### What to work on
Gather all lines with "circle" from the records.

Records contained in a dataset:
+ + + + + + +

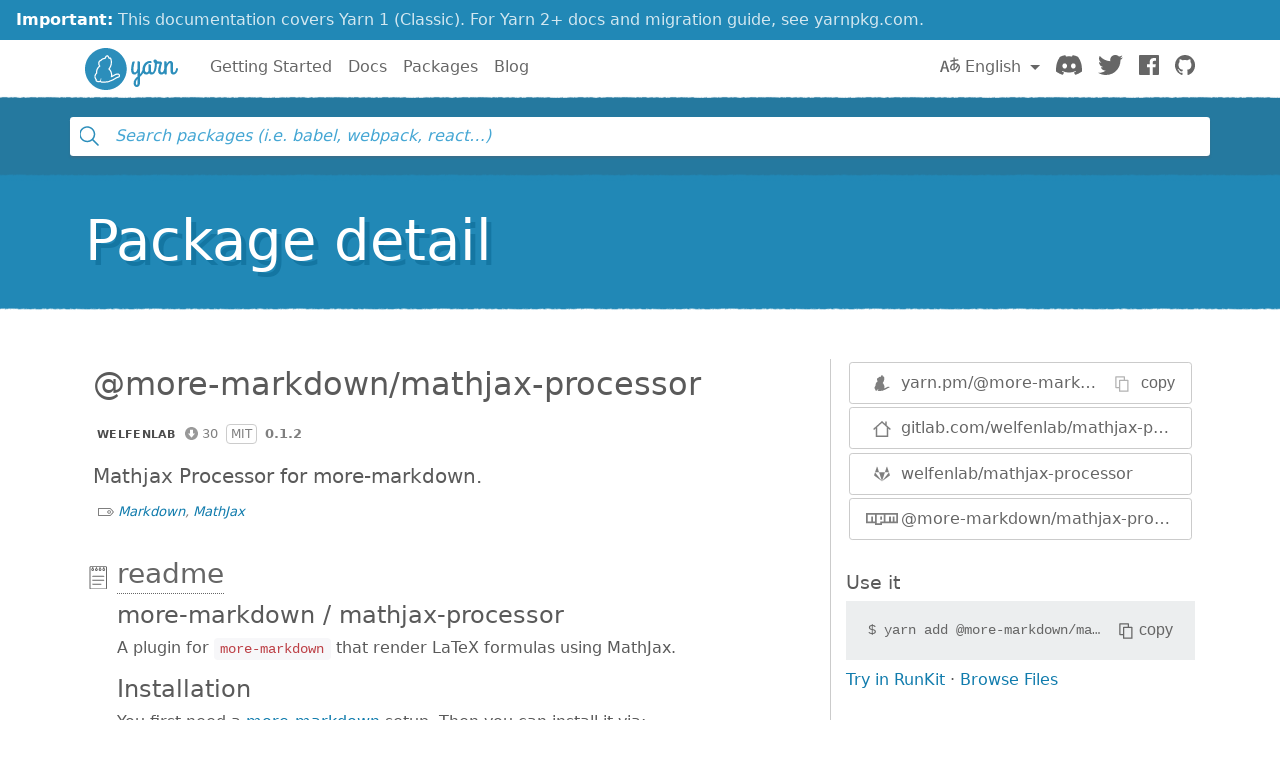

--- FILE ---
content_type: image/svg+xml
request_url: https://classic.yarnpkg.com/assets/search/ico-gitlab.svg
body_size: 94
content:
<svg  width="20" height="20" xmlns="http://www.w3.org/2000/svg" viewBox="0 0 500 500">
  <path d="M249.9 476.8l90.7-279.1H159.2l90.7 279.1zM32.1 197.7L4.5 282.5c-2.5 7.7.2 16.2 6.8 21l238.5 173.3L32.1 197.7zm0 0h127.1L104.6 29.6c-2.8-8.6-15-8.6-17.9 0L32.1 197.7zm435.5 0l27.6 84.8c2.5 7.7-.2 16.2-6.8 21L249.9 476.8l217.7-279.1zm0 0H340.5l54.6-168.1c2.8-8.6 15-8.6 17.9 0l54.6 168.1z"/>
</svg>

+ + + + + + +

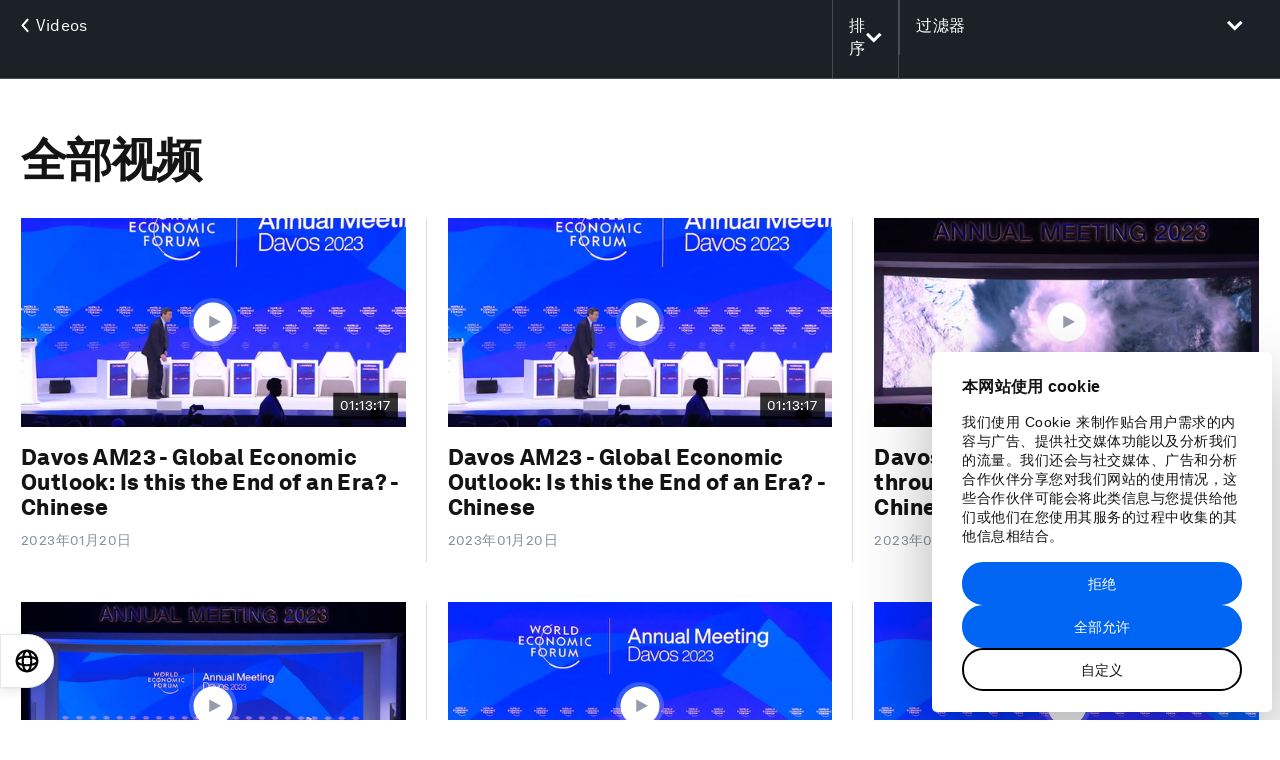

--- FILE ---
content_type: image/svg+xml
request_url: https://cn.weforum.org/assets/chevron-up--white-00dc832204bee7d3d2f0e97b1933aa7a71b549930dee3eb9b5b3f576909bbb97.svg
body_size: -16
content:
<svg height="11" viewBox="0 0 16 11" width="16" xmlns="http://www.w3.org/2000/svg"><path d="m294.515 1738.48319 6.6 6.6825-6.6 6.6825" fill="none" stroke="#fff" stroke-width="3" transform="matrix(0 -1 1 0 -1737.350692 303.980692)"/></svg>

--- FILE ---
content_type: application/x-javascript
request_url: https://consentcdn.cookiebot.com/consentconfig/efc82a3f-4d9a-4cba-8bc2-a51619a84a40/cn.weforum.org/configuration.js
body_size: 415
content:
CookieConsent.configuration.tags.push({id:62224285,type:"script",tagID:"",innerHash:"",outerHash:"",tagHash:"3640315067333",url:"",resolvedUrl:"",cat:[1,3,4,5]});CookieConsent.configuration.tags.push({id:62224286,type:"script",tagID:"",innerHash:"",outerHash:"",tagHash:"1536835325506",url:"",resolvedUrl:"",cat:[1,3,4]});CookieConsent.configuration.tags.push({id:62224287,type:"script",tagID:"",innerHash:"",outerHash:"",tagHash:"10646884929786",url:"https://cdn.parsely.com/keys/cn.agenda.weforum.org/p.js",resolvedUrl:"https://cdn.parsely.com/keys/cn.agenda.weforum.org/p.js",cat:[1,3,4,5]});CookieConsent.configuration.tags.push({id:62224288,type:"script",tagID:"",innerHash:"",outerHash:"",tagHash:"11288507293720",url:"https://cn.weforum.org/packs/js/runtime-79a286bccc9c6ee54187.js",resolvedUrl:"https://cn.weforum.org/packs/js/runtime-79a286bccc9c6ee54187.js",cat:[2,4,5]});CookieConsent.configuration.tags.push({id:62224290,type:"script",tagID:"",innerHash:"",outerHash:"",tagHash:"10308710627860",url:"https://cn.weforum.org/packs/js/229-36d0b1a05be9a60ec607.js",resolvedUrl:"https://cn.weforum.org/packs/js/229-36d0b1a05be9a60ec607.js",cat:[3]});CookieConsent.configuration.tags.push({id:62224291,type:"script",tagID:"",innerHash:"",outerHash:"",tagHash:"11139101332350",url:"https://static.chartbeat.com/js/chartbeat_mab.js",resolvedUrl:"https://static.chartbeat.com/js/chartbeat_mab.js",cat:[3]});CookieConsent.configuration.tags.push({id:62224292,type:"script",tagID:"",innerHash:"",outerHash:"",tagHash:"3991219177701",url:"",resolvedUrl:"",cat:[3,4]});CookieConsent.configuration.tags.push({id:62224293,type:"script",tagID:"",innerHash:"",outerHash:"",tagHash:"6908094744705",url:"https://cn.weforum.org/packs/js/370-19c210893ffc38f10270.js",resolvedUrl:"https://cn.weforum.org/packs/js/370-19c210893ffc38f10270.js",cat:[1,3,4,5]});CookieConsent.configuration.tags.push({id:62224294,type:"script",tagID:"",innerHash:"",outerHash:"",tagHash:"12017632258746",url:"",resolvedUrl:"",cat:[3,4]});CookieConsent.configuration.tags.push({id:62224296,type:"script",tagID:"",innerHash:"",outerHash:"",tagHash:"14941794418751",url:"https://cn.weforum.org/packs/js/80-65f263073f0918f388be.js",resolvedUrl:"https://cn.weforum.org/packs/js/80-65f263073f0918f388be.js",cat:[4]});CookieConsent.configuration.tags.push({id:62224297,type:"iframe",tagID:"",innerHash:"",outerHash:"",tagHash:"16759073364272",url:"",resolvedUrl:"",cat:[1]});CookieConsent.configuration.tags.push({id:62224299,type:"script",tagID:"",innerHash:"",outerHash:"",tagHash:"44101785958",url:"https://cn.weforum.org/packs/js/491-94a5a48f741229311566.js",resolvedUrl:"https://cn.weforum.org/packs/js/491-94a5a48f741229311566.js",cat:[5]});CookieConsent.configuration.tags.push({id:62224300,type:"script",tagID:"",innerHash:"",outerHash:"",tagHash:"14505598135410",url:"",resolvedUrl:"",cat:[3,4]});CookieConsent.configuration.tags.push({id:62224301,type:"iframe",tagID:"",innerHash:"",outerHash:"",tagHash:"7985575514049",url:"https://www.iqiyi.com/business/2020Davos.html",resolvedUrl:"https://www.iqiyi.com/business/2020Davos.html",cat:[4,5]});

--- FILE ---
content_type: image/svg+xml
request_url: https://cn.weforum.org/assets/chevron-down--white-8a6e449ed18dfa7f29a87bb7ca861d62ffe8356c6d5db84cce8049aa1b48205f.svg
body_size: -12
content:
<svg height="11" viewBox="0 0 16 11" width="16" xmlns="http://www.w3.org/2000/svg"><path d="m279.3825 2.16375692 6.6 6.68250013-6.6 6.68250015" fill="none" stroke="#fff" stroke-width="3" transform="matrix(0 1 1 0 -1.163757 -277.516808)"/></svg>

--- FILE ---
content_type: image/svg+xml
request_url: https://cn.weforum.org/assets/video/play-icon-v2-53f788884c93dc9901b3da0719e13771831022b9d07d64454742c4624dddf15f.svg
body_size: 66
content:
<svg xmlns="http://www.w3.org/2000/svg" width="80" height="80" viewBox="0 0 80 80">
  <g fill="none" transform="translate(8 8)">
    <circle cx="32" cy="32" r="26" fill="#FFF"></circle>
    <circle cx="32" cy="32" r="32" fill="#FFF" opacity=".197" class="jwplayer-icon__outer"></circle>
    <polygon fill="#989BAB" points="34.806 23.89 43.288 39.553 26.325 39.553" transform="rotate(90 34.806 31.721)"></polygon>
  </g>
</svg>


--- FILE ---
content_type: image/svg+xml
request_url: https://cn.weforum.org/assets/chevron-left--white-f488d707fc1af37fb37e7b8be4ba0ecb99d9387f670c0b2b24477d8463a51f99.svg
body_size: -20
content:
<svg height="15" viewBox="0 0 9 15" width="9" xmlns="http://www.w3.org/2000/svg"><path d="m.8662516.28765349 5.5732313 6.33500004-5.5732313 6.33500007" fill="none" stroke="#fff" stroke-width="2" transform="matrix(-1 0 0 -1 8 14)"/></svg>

+ + + + + + +

### Solution
    <circle cx="32" cy="32" r="26" fill="#FFF"></circle>
    <circle cx="32" cy="32" r="32" fill="#FFF" opacity=".197" class="jwplayer-icon__outer"></circle>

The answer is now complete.